ASP infrastructure startup Chapter 2 e-services, Inc. yesterday launched its 24×7 ASP management and infrastructure services.
Why “Chapter 2”? Chapter one of the Internet was web site hosting. Chapter two is business application hosting.
Ritu Raj, CEO and founder of Chapter 2, told ASP-News: “We’ve built this company to take the pain out of operations for ASPs and small to medium-sized companies who have business applications.”
Chapter 2 announced it has already booked orders for over $4 million. It already supports financial software for Novell, Inc., and human resources management applications for Aspect Telecommunications. Other ASP clients include InAlysys, Inc. ; QB, Inc.; Southrock Software; and Alphasoft.
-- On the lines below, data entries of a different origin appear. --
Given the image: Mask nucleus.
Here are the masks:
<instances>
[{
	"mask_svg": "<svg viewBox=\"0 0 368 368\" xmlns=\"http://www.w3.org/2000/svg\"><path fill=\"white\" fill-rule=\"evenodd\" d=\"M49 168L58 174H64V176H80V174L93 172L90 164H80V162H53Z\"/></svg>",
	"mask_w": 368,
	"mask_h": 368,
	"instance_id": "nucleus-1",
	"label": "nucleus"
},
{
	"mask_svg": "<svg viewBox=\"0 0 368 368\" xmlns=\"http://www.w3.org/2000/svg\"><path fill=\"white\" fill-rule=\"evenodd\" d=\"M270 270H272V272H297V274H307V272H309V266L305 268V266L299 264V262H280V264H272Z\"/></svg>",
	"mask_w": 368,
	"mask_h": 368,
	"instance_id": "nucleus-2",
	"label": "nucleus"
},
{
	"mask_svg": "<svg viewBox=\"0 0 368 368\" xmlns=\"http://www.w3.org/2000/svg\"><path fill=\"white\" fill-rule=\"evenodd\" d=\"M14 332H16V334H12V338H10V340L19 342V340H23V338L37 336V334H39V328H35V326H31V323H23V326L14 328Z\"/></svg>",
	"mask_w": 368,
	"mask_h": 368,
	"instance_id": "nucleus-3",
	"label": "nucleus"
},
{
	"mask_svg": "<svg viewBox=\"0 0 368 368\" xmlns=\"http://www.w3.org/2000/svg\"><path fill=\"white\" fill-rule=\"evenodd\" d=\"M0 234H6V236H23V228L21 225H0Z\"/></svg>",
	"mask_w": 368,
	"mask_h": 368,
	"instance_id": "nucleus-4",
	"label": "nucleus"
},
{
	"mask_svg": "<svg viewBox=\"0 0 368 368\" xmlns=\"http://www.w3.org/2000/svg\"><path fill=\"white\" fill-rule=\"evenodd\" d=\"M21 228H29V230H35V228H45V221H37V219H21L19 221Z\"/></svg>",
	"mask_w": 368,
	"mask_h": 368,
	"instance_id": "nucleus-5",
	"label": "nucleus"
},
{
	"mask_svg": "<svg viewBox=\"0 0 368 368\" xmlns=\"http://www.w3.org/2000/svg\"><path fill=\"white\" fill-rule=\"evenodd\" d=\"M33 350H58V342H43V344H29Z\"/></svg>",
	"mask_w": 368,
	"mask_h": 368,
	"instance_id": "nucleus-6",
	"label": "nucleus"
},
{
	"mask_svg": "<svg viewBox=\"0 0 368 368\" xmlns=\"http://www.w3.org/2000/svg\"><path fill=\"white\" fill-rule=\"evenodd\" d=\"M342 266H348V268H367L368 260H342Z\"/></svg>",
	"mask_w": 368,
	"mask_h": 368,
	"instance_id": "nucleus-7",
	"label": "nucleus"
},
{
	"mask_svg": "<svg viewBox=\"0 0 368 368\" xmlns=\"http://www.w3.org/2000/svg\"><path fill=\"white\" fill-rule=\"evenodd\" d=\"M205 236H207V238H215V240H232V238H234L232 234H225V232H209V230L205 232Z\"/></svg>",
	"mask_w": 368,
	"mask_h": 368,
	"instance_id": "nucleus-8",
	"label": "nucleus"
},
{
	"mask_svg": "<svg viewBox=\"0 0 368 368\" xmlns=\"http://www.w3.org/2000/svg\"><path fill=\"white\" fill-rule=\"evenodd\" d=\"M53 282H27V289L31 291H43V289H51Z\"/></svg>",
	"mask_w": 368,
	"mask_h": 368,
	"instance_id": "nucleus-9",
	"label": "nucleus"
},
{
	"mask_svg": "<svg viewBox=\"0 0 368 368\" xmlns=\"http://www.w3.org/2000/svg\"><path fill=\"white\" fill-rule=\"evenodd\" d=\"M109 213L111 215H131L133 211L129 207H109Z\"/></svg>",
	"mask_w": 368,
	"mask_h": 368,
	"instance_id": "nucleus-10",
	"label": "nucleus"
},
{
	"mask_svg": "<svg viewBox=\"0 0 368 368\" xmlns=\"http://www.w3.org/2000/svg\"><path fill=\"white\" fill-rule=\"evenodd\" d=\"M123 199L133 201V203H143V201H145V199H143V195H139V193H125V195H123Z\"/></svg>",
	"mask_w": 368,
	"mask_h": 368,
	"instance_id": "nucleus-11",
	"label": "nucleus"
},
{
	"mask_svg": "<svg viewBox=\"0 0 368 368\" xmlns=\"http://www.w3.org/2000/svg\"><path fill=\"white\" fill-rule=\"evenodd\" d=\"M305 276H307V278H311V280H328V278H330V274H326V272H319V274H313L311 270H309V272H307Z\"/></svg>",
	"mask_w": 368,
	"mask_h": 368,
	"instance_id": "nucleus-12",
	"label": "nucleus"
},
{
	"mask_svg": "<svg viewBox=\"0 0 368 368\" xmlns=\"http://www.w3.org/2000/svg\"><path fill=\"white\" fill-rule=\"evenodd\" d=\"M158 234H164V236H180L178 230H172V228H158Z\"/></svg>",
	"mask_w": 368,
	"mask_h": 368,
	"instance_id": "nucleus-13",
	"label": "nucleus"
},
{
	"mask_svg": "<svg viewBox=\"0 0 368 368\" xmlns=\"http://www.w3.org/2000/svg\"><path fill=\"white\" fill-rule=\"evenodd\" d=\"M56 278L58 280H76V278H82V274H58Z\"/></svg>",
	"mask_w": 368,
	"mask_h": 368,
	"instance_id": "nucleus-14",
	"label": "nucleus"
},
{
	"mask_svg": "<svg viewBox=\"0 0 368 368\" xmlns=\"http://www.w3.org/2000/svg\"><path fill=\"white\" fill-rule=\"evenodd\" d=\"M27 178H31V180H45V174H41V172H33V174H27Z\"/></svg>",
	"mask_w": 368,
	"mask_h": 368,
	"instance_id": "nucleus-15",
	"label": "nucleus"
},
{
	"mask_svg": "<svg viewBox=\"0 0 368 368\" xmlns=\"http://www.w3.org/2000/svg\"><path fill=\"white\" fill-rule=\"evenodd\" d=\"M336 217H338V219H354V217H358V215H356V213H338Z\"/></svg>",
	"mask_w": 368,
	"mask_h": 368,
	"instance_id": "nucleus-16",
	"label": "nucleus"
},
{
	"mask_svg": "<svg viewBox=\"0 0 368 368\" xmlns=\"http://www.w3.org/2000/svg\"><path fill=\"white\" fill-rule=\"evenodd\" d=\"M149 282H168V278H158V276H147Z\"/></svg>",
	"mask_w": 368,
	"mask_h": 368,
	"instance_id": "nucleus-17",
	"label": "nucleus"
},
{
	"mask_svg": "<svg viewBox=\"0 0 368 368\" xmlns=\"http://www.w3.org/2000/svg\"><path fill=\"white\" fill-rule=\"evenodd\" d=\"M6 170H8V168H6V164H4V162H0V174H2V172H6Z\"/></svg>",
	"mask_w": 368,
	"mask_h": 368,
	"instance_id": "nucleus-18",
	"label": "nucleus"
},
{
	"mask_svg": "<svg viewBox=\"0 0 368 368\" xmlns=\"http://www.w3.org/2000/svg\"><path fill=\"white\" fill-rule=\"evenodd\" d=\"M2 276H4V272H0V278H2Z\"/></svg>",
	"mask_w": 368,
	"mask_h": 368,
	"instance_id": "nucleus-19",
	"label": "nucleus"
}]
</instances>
Founded in October 1999, Chapter 2 is based in San Francisco. On July 5th, it announced that it had secured $9.5 million in a Series A financing round led by the venture capital firm, Convergence Partners. Other investors included Sand Hill Capital and Hewlett-Packard Company. The company is still privately held. See related ASP News story on internetnews.com, Chapter 2 Raises $9.5 Million, Jul 6th 2000.
“Chapter 2 addresses a critical need to provide a ready-made infrastructure that incorporates high-level security, customization, and scalability to meet its clients’ current and future requirements,” said Russ Irwin, general partner of Convergence Partners, who has just joined Chapter 2’s board of directors.
Chapter 2 provides infrastructure through co-locations in Exodus data centers around the world and has partnership agreements with Hewlett-Packard (employing HP’s top-of-the-line HP Praesidium security package), Cisco, and Oracle.
“As part of our recent Oracle application project, Chapter 2 e-services provided fundamental experience in implementation at an enterprise level,” said Todd West, director of Information Systems & Technology, for Novell. “We continue to use their services to maintain and enhance our ERP system.”
When the company says its vision extends beyond ‘power, pipe, and ping’ it means that these four partnerships — Cisco, Oracle, Hewlett-Packard, and Exodus — enable Chapter 2 to provide a top-of-the-line service, from solid hardware and bandwidth to 24×7 monitoring and management down to the application level.
“To realize the ASP industry’s potential, service providers must address key customer issues, including flexible and scalable SLAs,” said Chris Christensen, program director of IDC’s Internet Security Infrastructure group. “In addition to offering a complete infrastructure that ASPs can immediately tap into, Chapter 2 is helping them offer higher, guaranteed performance levels that large corporations are demanding when outsourcing their business applications.”